### Kutipan Terpilih
*****

Ekspresionline.com–Senin (30/9/2019), unjuk rasa #GejayanMemanggil kembali digelar di Pertigaan Colombo dan sepanjang Jalan Affandi. Aksi tersebut diinsiasi Aliansi Rakyat Bergerak dan diikuti berbagai elemen masyarakat, seperti mahasiswa, pelajar SMA/SMK, lembaga swadaya masyarakat, dan unsur masyarakat lain. Dalam unjuk rasa kali ini terdapat sembilan tuntutan yang diajukan.
Sebelumnya pada Kamis (26/9), Menteri Riset, Teknologi, dan Pendidikan Tinggi (Menristekdikti) Mohamad Nasir, setelah pertemuan dengan Jokowi, mengimbau rektor untuk mencegah mahasiswanya berunjuk rasa. Menristekdikti akan memberikan sanksi kepada rektor dan dosen yang menggerakkan dan mengimbau mahasiswa untuk berunjuk rasa.
Selain itu, Menteri Pendidikan dan Kebudayaan, Muhadjir Effendy mengeluarkan Surat Edaran Nomor 9 Tahun 2019 tentang Pencegahan Keterlibatan Peserta Didik Dalam Aksi Unjuk Rasa Berpotensi Kekerasan yang ditandatangani pada 27 September 2019. Dalam surat tersebut, salah satu yang tertulis yakni Mendikbud meminta segenap pejabat daerah dan sekolah untuk mengawasi kegiatan pelajar di luar sekolah. Dikutip dari Tirto, surat tersebut dikeluarkan agar demonstrasi pelajar pada 25 September tidak terulang.
Pernyataan yang diungkapkan pejabat publik tersebut menimbulkan berbagai macam respons. Meski begitu, unjuk rasa #GejayanMemanggil yang diikuti mahasiswa dan pelajar tetap berjalan. “Kami bersolidaritas untuk kawan-kawan yang turun aksi dan beberapa pelajar yang ditahan oleh polisi untuk tidak turun di jalan. Kami bersama mereka,” tegas Nailendra, humas aksi #GejayanMemanggil.
Pra aksi tersebut digelar, humas #GejayanMemanggil telah menerima pesan dari pelajar yang mengorganisir diri untuk mengikuti demonstrasi. Pelajar berasal dari Kota Yogyakarta, Bantul, Gunungkidul, dan Sleman. Unjuk rasa #GejayanMemanggil berakhir damai. Nailendra menyampaikan bahwa dalam aksi ini tidak terdapat tindak kekerasan.
Roy Thaniago, individu yang bergabung dalam koalisi pegiat HAM bersama AMAR Law Firm and Public Interest Law Office, menjelaskan bahwa halangan untuk berpendapat, berekspresi, dan berkumpul menjadi bagian dari unjuk rasa merupakan pelanggaran konstitusi. Padahal Undang-Undang Dasar 1945 telah mengatur hak warga negara untuk menyampaikan pendapat.

*****

[Cuplikan Data]
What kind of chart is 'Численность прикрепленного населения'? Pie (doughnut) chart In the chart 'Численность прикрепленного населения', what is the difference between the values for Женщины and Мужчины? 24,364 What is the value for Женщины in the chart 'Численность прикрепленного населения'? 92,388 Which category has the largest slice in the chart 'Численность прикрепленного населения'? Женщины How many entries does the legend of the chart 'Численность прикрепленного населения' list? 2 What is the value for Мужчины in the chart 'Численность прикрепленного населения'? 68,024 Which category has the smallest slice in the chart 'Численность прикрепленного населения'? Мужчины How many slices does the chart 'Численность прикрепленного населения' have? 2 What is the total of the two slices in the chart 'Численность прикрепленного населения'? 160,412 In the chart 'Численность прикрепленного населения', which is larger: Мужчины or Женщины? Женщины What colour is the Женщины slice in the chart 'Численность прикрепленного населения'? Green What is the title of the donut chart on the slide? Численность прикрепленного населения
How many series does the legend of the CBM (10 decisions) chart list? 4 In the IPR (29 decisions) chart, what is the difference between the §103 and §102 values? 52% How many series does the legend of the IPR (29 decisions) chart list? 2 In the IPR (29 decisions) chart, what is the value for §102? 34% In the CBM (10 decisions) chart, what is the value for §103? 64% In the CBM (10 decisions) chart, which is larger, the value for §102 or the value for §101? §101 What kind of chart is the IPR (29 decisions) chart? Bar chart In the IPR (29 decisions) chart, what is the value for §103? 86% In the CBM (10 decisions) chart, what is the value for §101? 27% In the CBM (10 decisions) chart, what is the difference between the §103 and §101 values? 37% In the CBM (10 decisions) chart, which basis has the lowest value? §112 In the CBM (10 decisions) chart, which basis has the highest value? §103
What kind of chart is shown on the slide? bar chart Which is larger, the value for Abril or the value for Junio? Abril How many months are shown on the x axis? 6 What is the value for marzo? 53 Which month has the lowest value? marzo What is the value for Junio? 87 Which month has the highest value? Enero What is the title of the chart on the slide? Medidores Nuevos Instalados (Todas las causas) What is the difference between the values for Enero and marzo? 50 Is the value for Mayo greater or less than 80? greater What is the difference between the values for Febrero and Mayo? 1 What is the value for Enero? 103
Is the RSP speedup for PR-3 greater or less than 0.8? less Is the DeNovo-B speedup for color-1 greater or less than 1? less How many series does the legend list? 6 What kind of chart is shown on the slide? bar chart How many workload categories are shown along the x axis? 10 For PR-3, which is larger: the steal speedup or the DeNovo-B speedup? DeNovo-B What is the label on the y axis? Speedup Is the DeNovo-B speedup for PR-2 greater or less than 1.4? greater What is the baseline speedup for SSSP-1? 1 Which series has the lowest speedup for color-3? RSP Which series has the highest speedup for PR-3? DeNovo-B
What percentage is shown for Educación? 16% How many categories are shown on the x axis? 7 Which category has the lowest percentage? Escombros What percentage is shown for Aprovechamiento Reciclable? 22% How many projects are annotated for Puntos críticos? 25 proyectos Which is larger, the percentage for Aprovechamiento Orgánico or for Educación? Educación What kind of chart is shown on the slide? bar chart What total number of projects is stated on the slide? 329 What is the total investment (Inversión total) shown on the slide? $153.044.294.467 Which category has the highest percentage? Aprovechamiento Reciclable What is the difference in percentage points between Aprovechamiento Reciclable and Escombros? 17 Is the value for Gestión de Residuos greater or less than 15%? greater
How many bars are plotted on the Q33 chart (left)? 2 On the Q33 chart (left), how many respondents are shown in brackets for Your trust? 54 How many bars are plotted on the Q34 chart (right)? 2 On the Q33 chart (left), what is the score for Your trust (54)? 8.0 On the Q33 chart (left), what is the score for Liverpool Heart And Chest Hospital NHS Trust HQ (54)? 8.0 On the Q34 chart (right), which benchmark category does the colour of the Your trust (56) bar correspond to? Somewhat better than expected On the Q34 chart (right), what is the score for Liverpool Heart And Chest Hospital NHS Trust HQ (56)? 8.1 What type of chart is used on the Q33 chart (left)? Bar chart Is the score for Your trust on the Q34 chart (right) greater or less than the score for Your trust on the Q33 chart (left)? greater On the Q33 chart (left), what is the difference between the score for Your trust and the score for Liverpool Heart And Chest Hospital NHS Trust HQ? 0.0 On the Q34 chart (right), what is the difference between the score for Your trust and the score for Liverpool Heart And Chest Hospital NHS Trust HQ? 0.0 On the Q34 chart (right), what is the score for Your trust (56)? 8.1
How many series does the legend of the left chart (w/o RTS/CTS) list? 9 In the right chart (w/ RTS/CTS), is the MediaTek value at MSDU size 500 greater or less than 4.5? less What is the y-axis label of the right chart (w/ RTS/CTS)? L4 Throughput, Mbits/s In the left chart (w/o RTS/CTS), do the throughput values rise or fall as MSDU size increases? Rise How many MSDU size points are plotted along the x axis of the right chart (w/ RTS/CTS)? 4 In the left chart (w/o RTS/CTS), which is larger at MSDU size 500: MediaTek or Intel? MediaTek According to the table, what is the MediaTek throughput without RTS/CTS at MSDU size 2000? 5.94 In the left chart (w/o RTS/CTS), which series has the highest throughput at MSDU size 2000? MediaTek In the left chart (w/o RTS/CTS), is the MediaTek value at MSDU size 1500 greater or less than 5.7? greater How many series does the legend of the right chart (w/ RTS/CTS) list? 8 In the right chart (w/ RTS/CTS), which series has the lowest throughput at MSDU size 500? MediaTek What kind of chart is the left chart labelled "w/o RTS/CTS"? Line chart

*****

### Tugas yang Dikerjakan
A) Tulis ulang bagian artikel tentang unjuk rasa #GejayanMemanggil mulai dari "Pernyataan yang diungkapkan" hingga "humas aksi #GejayanMemanggil.", dengan menukar setiap "pelajar" menjadi "siswa".
B) Jawab pertanyaan berikut berdasarkan artikel tentang unjuk rasa #GejayanMemanggil.
(i) Pihak mana yang menginisiasi aksi pada Senin (30/9/2019)?
(ii) Pada tanggal berapa Surat Edaran Nomor 9 Tahun 2019 ditandatangani?
(iii) Dari daerah mana saja pelajar peserta demonstrasi berasal?
C) Lanjutkan artikel tentang unjuk rasa #GejayanMemanggil, dimulai setelah kalimat terakhirnya.

### Jawaban yang Diharapkan
A)
Pernyataan yang diungkapkan pejabat publik tersebut menimbulkan berbagai macam respons. Meski begitu, unjuk rasa #GejayanMemanggil yang diikuti mahasiswa dan siswa tetap berjalan. “Kami bersolidaritas untuk kawan-kawan yang turun aksi dan beberapa siswa yang ditahan oleh polisi untuk tidak turun di jalan. Kami bersama mereka,” tegas Nailendra, humas aksi #GejayanMemanggil.

B)
(i) Aliansi Rakyat Bergerak
(ii) 27 September 2019
(iii) Kota Yogyakarta, Bantul, Gunungkidul, dan Sleman

C)
Dalam ranah etis, Roy juga menjelaskan ekosistem akademik memercayai adanya kebebasan akademik. Namun, selama ini kebebasan akademik tidak dialami oleh peserta didik. “Pejabat atau birokrat kampus memiliki otoritas, otonomi, dan kebebasan yang lebih dibandingkan mahasiswa [dan peserta didik]. Padahal kebebasan akademik harusnya juga dimiliki oleh peserta didik,” paparnya lebih lanjut. Intimidasi dan situasi terancam dapat mengganggu proses belajar peserta didik.
Menurut Roy, mahasiswa dan pelajar yang berdemonstrasi dalam #GejayanMemanggil merupakan bentuk pembangkangan sipil terhadap imbauan tersebut. “Pembangkangan tidak melulu harus dimaknai negatif. Kita jarang memahami pembangkangan sebagai bentuk ekspresi politis, hal itu hanya dilihat sebagai pelanggaran norma,” ungkapnya.
Roy juga memaparkan bahwa sampai Selasa (1/10) pukul 10.25 WIB, Posko Pengaduan Online Hak Atas Pendidikan telah menerima 37 laporan. Terdapat 22 kampus yang terindikasi memiliki peraturan yang mengekang, mengimbau, atau mengancam sivitas akademika terkait turut serta dalam unjuk rasa. Laporan juga berasal dari pelajar SMK. “Beberapa anak di SMK sudah di-drop out. Saya belum bisa sebut lokasinya karena kami masih verifikasi,” pungkasnya.